The Shroud of Turin may be the real burial cloth of Jesus. The carbon dating, once seemingly proving it was a medieval fake, is now widely thought of as suspect and meaningless. Even the famous Atheist Richard Dawkins admits it is controversial. Christopher Ramsey, the director of the Oxford Radiocarbon Laboratory, thinks more testing is needed. So do many other scientists and archeologists. This is because there are significant scientific and non-religious reasons to doubt the validity of the tests. Chemical analysis, all nicely peer-reviewed in scientific journals and subsequently confirmed by numerous chemists, shows that samples tested are chemically unlike the whole cloth. It was probably a mixture of older threads and newer threads woven into the cloth as part of a medieval repair. Recent robust statistical studies add weight to this theory. Philip Ball, the former physical science editor for Nature when the carbon dating results were published, recently wrote: “It’s fair to say that, despite the seemingly definitive tests in 1988, the status of the Shroud of Turin is murkier than ever.” If we wish to be scientific we must admit we do not know how old the cloth is. But if the newer thread is about half of what was tested – and some evidence suggests that – it is possible that the cloth is from the time of Christ.
Yes, it suggests the beatific vision when we see God as he is. He certainly is not referring to the Shroud image.
I couldn’t succeed in opening the URL. It went to the site of the URL OK, but ony showed up as a two panel blank screen, I’m guessing the webmaster may have been working on it at the tme.
I’d go a little further than Andy, check:- “Jesus does not simply speak to us about God; he shows us the very face of God and enables us to call him our Father.” I read this as meaning that we can see God in the incarnation or person of Jesus, who presents God in human form, which enables us to call God our Father. God is not some remote merely spiritual or idealised being, as perhaps represented in some other religions (c.f. Judaism, Islam, Platonism etc).
As a theologian Benedict XVI is roughly echoing what the late Protestant biblical scholar Ernst Käsemann meant when he wrote that the closest we can get to the manifestation of God is Jesus.
I succeeded in getting to the web-site second time round, suggest you check it out. Dan: “Is the WEBMASTER for the Archdiocese of Boston in quoting the Pope suggesting anything?” I’d say the webmaster certainly is, interpreting Benedict a little bit too freely! Subtle(?) implication! I don’t really think the illustration there had been the intent of Benedict’s original message, but more along the lines that I and others have indicated above.

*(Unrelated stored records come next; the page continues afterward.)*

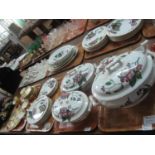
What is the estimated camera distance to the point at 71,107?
0.99 meters

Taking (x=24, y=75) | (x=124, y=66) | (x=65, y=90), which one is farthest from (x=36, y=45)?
(x=124, y=66)

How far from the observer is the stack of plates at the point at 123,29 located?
1179mm

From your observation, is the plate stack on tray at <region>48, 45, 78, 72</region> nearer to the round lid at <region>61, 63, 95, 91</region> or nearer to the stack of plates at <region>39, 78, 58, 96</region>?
the stack of plates at <region>39, 78, 58, 96</region>

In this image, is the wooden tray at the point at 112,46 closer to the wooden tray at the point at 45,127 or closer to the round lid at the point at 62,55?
the round lid at the point at 62,55

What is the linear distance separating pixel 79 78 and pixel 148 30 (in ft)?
1.67

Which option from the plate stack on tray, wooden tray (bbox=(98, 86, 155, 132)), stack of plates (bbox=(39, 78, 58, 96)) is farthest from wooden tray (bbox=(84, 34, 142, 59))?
wooden tray (bbox=(98, 86, 155, 132))

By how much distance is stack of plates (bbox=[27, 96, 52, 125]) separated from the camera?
3.92 ft

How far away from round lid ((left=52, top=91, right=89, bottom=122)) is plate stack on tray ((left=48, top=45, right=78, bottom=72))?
0.46 metres

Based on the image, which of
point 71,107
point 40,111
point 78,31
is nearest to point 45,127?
point 40,111

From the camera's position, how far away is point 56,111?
106cm

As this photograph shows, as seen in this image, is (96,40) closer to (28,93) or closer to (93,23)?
(93,23)

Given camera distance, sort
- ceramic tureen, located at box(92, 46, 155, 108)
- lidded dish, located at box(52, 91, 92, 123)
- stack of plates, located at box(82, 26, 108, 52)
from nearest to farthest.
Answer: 1. ceramic tureen, located at box(92, 46, 155, 108)
2. lidded dish, located at box(52, 91, 92, 123)
3. stack of plates, located at box(82, 26, 108, 52)

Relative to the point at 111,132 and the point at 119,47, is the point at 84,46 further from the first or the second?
the point at 111,132

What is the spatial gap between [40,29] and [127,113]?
216 cm
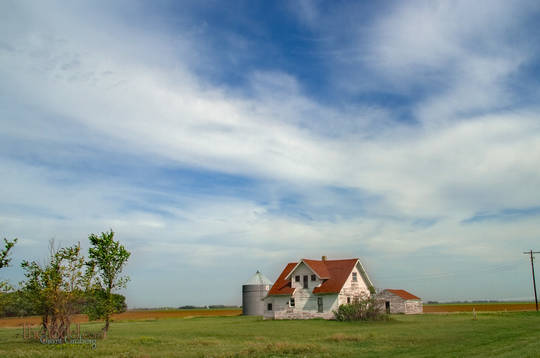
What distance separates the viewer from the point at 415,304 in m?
73.7

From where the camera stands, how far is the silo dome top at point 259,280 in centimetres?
7775

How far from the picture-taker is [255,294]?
3059 inches

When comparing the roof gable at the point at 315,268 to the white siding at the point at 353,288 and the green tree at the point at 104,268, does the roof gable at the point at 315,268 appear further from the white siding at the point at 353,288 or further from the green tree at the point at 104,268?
the green tree at the point at 104,268

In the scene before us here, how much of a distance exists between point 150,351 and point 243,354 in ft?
19.4

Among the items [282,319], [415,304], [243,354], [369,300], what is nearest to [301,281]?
[282,319]

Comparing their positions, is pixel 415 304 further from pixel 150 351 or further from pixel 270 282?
pixel 150 351

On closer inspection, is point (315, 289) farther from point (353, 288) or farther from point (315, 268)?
point (353, 288)

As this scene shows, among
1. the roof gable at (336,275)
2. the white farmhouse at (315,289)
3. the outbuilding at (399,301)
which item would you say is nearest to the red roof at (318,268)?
the white farmhouse at (315,289)

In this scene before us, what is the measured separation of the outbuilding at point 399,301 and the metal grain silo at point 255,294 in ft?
63.1

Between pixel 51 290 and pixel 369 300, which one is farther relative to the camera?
pixel 369 300

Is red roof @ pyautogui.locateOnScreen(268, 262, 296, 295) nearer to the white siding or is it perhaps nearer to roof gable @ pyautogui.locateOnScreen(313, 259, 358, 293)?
roof gable @ pyautogui.locateOnScreen(313, 259, 358, 293)

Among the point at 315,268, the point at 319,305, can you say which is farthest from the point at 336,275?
the point at 319,305

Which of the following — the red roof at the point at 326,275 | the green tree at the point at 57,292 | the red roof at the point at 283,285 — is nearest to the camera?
the green tree at the point at 57,292

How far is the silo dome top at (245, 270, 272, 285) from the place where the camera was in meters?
77.8
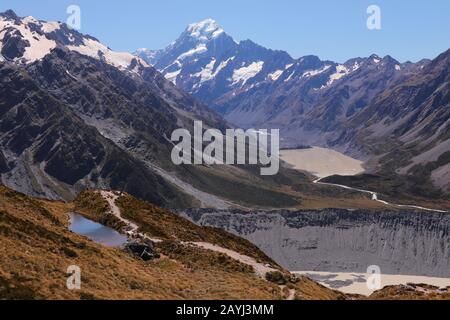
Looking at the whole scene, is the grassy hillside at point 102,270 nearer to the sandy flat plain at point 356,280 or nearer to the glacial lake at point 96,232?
the glacial lake at point 96,232

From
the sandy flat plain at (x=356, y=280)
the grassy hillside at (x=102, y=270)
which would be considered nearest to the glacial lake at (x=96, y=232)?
the grassy hillside at (x=102, y=270)

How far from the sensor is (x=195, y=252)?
171 ft

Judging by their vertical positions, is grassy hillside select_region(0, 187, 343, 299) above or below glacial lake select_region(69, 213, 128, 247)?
below

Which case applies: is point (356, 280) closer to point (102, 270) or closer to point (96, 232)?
point (96, 232)

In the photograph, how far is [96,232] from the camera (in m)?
58.5

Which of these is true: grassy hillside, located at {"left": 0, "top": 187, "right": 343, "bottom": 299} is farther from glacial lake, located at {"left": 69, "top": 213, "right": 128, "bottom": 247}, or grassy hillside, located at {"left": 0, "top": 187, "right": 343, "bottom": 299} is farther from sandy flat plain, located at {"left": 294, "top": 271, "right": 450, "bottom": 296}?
sandy flat plain, located at {"left": 294, "top": 271, "right": 450, "bottom": 296}

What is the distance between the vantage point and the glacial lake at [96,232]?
181ft

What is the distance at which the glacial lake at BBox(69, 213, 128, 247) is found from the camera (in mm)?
55281

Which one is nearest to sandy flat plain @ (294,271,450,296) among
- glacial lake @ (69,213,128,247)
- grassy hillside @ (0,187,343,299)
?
glacial lake @ (69,213,128,247)

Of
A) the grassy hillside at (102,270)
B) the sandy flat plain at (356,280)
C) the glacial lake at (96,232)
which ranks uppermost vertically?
the glacial lake at (96,232)

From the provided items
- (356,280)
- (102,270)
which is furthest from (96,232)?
(356,280)

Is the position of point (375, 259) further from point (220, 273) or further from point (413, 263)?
→ point (220, 273)

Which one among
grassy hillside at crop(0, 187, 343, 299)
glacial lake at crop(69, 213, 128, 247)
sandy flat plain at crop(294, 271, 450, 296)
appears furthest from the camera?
sandy flat plain at crop(294, 271, 450, 296)
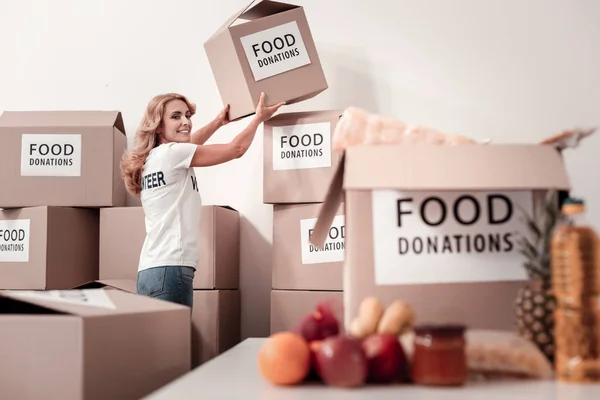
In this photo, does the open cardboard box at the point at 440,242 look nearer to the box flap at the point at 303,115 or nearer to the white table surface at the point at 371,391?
the white table surface at the point at 371,391

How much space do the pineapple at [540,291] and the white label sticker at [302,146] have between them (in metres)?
1.16

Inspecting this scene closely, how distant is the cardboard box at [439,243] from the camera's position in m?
0.88

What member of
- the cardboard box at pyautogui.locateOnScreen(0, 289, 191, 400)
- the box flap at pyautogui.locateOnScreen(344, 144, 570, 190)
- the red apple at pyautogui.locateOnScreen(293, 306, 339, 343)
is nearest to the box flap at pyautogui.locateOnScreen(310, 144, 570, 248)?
the box flap at pyautogui.locateOnScreen(344, 144, 570, 190)

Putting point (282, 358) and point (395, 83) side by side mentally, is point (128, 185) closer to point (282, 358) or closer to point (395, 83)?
point (395, 83)

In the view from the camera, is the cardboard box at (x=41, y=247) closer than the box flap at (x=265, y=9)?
No

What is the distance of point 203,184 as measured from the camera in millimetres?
2400

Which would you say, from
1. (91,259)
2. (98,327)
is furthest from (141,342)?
(91,259)

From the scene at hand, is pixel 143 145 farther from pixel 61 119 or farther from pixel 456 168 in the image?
pixel 456 168

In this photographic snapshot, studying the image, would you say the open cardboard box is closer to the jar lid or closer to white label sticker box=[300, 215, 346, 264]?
the jar lid

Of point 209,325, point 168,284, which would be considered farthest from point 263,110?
point 209,325

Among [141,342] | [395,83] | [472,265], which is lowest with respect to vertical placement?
[141,342]

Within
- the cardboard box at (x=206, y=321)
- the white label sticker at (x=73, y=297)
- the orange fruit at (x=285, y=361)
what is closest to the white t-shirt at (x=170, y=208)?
the cardboard box at (x=206, y=321)

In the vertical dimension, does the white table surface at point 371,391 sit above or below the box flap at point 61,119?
below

Cardinal Sean O’ Malley is a Capuchin and whether the webmaster obtained his “Nihil obstat” is difficult to say. In 1988 the Carmelite Cardinal Anastasio Ballestrero is said to have been influenced by his religious order’s scepticism regarding “material supports” and there is some support for that point of view in the photograph where he appeared leaning over the Shroud. As everyone in the realm of Shroud studies knows, that led to disastrous consequences —- some say Professor Luigi Gonella was also sceptical —- and Ballestrero later admitted that he had been manipulated.
Whatever the case, the Volto Santo Church in Italy designed by architect Mario Botta (seen on the topboxdesign website) has the Shroud face at the altar. So perhaps the webmaster may have seen this as some justification for the image he posted. And then it is very different, for example, from Caravaggio’s first version (1601) of the “Supper at Emmaus”, with the post-Resurrection clean-shaven Christ, the rationale for this in the Gospel of Mark, chapter 12. His own idea about the appearance of Christ appeared in the second version (1606) of Emmaus.
People who don’t know about this are puzzled when they only see the first version. Some years ago, while I was looking at the original in London, a group of very young school children appeared and sat on the floor to look at it and learn something about its history. The first question the teacher asked the kids was why Christ was beardless.
The common idea of the bearded first-century Jew Jesus (very unlike the clean-shaven Romans) is kind of stuck in our minds and the webmaster did not have to look around for the best image.